### [Письменное задание]
Перепишите без изменений отрывок из текста об Улановой в Алма-Ате, начиная со слов «Именно в Алма-Ате» и заканчивая словами «спектаклем Музыкально-хореографического комбината.».

### [Исходный текст]

Казахская балерина Наталья Викентьева вспоминала, как в театре появился артист балета Олег Сталинский — контуженный, на костылях: «Никто не мог поверить, что он когда-нибудь сможет танцевать. Присутствие Улановой, ее мужество в работе, ее участие вернуло его на сцену, он стал выступать…»

Именно в Алма-Ате Галина Сергеевна начала осваивать работу педагога-репетитора. Здесь она еще робко помогала готовить роли молодым казахским солисткам, проводила экзерсисы, дала последние профессиональные наставления перед дипломным спектаклем Музыкально-хореографического комбината.

В Алма-Ате Уланова собрала все свои силы, всю волю, чтобы танцевать, не изменить себе, не сломаться. Она сетовала на неблагодарность своей профессии:

«Такой порядок получается, ты много занимаешься, трудишься, стал большим мастером, получил развитие какое-то большое, эрудирован, есть опыт, ты уже взрослый человек. А годы не те, чтоб танцевать легко, молодо, как танцевала, когда тебе было 18, 20, 30 лет. Вот в этом есть наше несчастье. В любой профессии чем больше ты знаешь, тем дальше можешь идти. А у нас, наоборот, в тот период, когда ты как будто бы владеешь всем, тут тебе надо кончать танцевать».

### [Набор данных]
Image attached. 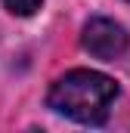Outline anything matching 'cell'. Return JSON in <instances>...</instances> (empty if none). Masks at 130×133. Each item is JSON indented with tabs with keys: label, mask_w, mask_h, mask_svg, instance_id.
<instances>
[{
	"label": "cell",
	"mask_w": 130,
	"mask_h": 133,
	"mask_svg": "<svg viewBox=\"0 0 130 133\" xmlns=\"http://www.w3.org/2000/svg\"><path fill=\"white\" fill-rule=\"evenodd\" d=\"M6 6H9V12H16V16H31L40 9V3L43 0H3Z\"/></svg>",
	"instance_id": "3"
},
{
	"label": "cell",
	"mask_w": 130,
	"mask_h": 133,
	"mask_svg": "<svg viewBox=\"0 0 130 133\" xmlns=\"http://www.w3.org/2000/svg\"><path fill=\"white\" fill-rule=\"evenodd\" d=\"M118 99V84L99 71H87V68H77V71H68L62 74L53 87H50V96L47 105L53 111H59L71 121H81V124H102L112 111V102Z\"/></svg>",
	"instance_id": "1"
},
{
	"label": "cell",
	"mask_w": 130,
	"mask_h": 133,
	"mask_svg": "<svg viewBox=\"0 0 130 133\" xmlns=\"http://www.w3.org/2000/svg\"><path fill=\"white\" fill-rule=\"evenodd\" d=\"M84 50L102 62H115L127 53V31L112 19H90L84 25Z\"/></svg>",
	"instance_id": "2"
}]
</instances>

--

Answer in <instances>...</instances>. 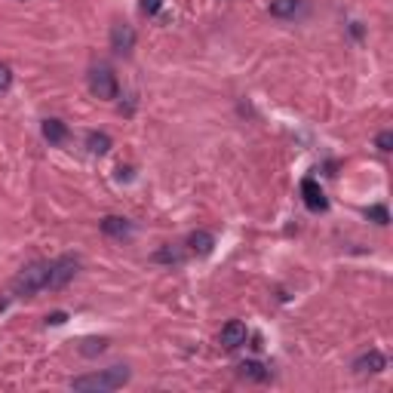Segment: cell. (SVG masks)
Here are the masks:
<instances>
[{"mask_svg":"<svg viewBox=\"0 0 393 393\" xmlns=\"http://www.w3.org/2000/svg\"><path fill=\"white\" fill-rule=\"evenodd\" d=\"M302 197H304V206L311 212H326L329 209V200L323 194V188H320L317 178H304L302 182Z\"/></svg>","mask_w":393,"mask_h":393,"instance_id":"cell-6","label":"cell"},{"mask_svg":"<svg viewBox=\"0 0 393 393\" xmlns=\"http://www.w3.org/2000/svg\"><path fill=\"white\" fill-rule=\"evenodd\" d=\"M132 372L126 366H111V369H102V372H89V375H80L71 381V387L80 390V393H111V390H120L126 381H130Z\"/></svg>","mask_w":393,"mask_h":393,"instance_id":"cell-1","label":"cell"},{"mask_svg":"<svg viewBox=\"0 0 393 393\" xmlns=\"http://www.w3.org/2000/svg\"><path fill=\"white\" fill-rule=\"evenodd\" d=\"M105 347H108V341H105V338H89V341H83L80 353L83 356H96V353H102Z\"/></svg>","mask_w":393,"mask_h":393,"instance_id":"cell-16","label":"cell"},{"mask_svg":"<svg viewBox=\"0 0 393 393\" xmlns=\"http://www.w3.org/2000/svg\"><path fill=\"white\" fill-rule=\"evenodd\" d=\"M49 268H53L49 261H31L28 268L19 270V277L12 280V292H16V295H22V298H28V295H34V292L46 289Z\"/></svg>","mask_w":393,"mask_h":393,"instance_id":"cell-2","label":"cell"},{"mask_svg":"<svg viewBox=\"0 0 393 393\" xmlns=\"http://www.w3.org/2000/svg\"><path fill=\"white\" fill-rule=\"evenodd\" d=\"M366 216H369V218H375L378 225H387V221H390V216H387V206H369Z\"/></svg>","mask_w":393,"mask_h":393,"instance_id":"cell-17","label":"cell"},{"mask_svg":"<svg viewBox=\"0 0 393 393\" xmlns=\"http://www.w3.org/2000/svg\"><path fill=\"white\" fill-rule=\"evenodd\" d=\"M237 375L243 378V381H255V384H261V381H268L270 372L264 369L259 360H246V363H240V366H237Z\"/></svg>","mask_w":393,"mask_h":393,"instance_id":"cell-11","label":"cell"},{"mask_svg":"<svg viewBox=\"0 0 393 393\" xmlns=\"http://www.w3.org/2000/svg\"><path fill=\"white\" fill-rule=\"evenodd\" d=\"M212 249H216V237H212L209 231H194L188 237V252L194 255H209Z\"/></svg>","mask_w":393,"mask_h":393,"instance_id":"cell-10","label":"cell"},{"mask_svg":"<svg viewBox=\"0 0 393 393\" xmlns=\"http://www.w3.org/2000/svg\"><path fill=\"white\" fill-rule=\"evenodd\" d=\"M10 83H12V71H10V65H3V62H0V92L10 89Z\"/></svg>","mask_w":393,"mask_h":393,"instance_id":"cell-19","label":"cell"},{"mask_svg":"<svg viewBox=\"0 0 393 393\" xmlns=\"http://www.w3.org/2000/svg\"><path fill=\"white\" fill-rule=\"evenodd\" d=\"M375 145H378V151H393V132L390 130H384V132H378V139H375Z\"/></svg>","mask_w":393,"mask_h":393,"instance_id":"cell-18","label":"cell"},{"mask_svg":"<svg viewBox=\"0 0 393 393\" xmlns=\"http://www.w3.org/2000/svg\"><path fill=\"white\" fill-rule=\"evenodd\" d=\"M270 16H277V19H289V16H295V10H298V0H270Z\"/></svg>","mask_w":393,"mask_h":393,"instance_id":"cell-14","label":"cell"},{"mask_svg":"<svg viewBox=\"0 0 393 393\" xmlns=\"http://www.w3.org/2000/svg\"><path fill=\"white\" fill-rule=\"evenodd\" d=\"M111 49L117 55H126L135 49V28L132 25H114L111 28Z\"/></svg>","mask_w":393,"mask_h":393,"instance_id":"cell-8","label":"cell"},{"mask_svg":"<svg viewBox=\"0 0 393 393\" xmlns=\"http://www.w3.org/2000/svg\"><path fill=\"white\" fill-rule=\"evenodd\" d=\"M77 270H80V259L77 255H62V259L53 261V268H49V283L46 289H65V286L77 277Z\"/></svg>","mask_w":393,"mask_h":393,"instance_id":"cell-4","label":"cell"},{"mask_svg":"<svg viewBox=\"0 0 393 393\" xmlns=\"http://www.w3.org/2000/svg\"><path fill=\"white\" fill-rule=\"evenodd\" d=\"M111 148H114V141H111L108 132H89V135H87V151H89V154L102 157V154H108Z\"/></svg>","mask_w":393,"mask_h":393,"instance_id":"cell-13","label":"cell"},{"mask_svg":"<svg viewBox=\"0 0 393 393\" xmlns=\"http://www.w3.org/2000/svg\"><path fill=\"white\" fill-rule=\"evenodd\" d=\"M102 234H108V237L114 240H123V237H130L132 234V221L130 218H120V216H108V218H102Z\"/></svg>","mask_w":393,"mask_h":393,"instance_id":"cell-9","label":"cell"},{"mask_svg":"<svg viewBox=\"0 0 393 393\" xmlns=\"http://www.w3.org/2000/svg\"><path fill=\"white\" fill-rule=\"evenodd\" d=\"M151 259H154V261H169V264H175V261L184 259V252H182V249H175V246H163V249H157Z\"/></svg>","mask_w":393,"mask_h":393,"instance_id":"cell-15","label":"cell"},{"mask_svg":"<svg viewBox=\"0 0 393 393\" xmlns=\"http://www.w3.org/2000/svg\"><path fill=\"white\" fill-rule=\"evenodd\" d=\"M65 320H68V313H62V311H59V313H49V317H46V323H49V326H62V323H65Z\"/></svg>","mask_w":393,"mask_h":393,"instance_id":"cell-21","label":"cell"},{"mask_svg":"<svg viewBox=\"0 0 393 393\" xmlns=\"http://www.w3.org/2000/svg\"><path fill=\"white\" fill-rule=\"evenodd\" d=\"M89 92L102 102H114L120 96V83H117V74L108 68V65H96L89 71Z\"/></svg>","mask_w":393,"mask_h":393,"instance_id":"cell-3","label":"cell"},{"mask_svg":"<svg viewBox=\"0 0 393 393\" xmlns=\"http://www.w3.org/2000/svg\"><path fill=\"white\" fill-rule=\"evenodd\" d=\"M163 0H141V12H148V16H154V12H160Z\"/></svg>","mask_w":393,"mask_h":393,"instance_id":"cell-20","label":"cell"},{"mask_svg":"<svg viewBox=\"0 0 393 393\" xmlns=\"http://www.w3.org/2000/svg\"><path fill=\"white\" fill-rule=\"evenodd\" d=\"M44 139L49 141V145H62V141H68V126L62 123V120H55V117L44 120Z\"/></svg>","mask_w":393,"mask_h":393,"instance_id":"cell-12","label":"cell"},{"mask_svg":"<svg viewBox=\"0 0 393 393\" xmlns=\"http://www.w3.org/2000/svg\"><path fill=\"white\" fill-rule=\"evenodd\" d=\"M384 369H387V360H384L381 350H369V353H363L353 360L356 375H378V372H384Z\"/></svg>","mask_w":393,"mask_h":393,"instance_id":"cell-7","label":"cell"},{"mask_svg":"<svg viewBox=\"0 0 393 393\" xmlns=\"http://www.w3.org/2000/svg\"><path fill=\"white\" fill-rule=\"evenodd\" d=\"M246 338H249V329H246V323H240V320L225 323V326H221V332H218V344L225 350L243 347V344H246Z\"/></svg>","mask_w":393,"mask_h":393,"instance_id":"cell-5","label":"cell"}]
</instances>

==

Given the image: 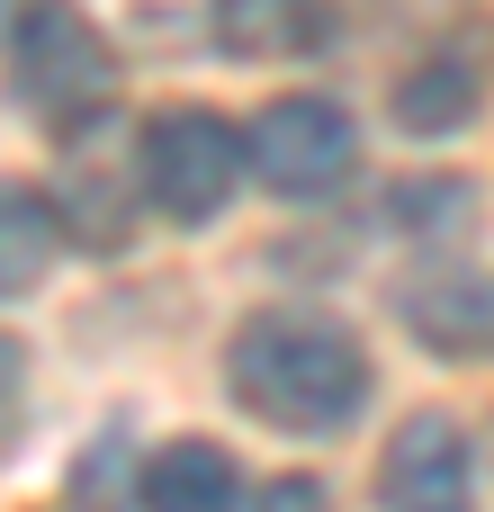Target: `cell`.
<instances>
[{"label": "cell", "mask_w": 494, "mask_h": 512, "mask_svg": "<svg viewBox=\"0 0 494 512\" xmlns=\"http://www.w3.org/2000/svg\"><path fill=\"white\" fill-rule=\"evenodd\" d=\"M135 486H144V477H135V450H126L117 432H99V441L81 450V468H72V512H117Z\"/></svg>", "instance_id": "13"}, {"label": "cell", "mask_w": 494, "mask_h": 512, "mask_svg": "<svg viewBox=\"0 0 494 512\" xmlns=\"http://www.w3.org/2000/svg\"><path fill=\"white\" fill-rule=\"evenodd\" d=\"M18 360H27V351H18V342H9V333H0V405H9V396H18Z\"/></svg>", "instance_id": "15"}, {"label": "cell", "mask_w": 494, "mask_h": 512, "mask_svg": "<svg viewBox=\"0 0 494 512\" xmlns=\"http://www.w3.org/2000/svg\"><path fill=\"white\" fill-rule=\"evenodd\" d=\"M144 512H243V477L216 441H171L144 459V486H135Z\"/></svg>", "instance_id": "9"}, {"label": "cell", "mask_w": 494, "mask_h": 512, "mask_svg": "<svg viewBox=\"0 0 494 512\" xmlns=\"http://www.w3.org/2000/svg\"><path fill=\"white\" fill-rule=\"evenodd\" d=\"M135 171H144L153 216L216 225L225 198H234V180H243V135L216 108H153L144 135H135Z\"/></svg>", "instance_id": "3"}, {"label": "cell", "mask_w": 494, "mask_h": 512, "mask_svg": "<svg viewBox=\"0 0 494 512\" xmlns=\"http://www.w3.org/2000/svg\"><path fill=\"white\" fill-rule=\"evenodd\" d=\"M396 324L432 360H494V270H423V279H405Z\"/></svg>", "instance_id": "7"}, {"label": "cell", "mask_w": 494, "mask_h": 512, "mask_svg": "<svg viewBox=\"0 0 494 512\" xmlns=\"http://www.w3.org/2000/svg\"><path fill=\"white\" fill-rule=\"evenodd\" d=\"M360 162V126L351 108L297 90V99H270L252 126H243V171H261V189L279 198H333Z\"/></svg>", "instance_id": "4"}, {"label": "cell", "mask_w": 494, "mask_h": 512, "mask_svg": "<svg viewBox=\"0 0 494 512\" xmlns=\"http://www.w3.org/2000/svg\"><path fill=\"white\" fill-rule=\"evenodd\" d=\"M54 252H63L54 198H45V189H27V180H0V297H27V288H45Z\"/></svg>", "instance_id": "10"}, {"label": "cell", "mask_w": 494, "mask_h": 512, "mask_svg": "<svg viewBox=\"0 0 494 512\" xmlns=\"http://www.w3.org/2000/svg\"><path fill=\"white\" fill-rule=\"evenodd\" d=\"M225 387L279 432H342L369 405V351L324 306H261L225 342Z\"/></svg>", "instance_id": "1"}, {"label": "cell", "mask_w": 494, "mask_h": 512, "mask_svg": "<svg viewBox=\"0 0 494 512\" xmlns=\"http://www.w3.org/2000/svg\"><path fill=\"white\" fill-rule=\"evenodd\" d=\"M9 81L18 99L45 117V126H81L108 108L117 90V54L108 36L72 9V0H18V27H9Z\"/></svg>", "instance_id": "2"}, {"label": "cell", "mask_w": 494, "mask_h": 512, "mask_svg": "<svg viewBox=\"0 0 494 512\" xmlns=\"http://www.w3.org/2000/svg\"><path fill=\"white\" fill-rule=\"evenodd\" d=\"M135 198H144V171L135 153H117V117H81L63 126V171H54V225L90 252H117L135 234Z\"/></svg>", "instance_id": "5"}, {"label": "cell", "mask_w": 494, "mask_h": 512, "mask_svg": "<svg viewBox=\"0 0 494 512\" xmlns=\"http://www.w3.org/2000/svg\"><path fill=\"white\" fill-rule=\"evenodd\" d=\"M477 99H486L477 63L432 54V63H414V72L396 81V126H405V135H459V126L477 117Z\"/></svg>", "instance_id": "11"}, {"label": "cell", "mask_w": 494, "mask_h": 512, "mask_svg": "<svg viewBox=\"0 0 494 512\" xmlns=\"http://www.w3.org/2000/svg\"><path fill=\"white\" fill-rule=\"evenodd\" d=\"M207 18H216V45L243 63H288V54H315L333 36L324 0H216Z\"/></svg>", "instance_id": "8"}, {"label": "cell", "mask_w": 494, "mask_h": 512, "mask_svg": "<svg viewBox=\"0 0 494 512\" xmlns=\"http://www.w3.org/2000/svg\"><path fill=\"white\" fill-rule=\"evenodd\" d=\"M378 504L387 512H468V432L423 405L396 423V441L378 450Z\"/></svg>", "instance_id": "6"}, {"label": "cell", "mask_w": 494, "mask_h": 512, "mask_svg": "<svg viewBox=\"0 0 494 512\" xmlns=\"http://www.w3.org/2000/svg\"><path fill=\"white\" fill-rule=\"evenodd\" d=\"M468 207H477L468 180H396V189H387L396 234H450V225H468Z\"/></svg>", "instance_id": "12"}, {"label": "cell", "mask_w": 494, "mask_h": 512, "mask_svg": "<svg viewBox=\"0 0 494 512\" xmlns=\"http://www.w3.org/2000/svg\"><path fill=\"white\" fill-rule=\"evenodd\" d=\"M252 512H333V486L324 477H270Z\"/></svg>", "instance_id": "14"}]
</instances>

### [Решение задачи]
Именно в Алма-Ате Галина Сергеевна начала осваивать работу педагога-репетитора. Здесь она еще робко помогала готовить роли молодым казахским солисткам, проводила экзерсисы, дала последние профессиональные наставления перед дипломным спектаклем Музыкально-хореографического комбината.